CSRD (Corporate Sustainability Reporting Directive)
The EU directive 2022/2464 that introduces expanded sustainability reporting requirements for companies above certain thresholds.
The Corporate Sustainability Reporting Directive (CSRD) is an EU directive that significantly expands the scope and depth of sustainability reporting for European companies. It replaces the previous Non-Financial Reporting Directive (NFRD) and broadens the reporting obligation to a much larger group of companies. Reports must be prepared according to the European Sustainability Reporting Standards (ESRS) and are subject to mandatory external audit.
The CSRD introduces the principle of double materiality: companies must report not only on how sustainability issues affect their own business (financial materiality), but also on how their activities impact people and the environment (impact materiality). This represents a fundamental change compared to previous voluntary reporting practices.
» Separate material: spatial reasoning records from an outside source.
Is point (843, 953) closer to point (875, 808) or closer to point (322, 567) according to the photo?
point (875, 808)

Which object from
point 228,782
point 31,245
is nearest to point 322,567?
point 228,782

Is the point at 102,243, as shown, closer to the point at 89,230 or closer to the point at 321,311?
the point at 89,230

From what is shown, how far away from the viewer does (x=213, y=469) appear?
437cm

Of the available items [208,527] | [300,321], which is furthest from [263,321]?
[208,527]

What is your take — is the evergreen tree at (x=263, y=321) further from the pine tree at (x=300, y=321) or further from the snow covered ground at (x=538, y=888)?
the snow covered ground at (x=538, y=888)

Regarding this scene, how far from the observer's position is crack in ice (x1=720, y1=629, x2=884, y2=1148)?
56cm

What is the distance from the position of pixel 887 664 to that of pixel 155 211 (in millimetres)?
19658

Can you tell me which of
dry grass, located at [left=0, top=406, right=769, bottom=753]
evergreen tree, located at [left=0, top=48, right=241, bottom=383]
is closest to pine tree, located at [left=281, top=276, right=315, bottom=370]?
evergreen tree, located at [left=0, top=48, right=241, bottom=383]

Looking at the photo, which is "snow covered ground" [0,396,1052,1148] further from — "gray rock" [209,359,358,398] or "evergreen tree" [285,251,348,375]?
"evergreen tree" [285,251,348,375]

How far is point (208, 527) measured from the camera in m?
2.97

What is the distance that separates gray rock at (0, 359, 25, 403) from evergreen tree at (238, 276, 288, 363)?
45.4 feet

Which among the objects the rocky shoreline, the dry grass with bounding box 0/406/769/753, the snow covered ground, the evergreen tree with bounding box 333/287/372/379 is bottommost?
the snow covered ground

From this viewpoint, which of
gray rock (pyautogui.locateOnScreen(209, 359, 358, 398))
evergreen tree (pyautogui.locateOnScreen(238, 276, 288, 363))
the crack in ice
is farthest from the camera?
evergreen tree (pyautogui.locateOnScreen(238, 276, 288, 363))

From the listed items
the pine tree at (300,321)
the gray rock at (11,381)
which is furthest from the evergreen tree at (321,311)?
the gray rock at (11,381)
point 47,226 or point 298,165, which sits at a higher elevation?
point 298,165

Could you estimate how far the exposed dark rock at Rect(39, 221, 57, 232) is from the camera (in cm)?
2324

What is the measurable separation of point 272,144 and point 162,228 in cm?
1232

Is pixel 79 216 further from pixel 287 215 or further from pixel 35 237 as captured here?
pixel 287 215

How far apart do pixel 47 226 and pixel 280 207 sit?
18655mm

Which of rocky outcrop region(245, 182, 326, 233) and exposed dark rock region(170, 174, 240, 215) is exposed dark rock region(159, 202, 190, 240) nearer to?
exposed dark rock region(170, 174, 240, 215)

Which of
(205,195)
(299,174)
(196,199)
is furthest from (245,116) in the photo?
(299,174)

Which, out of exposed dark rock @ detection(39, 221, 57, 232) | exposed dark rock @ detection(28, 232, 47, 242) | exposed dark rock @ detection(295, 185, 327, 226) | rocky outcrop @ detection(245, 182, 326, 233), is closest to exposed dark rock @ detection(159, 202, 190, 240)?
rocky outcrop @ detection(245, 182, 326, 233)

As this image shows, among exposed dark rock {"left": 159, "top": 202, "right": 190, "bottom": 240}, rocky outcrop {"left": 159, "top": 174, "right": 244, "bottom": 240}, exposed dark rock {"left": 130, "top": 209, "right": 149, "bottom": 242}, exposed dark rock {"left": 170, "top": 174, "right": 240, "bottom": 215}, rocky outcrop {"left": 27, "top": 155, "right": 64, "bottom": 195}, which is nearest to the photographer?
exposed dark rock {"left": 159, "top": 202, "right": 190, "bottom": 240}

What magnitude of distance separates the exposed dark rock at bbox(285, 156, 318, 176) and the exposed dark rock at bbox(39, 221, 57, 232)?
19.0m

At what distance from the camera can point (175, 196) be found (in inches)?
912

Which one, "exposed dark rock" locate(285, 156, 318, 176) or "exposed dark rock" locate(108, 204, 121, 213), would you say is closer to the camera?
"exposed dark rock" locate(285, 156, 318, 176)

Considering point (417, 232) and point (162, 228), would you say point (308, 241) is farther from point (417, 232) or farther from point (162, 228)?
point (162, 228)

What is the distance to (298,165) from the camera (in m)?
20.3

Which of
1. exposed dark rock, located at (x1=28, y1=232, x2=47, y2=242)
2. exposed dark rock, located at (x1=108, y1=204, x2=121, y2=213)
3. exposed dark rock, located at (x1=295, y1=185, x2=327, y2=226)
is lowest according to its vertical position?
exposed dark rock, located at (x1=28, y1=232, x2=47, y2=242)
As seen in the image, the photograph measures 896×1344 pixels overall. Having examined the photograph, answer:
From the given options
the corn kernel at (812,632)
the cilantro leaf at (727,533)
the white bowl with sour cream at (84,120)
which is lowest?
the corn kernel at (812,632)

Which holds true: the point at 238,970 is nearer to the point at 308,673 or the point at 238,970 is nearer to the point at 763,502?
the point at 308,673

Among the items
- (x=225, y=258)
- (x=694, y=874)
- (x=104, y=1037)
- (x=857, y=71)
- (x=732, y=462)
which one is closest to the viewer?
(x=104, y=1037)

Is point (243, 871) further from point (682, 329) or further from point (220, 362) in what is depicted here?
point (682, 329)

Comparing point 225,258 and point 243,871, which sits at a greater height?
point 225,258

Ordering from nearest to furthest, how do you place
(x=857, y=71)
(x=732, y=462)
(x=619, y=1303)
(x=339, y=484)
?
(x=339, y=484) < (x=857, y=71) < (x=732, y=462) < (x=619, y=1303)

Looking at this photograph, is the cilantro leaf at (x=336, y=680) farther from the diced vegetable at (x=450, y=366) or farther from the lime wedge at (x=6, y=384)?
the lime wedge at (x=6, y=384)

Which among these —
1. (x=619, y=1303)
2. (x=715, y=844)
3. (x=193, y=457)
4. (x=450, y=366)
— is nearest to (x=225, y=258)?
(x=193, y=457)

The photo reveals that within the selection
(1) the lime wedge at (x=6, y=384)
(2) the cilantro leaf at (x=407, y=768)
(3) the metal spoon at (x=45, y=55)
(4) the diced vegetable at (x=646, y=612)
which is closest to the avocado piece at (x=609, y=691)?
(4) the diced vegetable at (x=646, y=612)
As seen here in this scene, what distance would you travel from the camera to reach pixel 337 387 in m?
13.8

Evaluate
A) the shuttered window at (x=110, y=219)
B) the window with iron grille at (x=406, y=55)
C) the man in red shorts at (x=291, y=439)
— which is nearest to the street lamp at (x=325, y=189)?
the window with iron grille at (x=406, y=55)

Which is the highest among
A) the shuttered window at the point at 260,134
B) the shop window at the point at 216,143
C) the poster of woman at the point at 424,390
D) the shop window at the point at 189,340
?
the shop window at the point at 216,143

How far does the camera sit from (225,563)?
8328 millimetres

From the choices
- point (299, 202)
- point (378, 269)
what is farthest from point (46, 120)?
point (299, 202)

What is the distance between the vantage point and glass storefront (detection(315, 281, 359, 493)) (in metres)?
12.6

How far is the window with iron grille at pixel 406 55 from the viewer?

The rollout is phased: large public-interest entities with more than 500 employees began reporting for fiscal year 2024. Other large companies follow from 2025, and listed SMEs from 2026. Non-EU companies with significant EU business are also captured from 2028. For many companies, CSRD compliance requires significant investment in data collection, internal processes, and digital tooling.
Legal Basis
Directive (EU) 2022/2464 (CSRD); ESRS (delegated acts of the EU Commission); Directive 2013/34/EU (Accounting Directive)
Practical Example
A medium-sized German automotive supplier with 300 employees is not yet directly subject to CSRD. However, its largest customer — a publicly listed OEM — is required to report on its supply chain sustainability. The supplier is therefore requested to provide structured ESG data on energy consumption, workplace safety incidents, and anti-corruption measures. By implementing a compliance management platform, the company can systematically capture this data and provide it in CSRD-compatible format.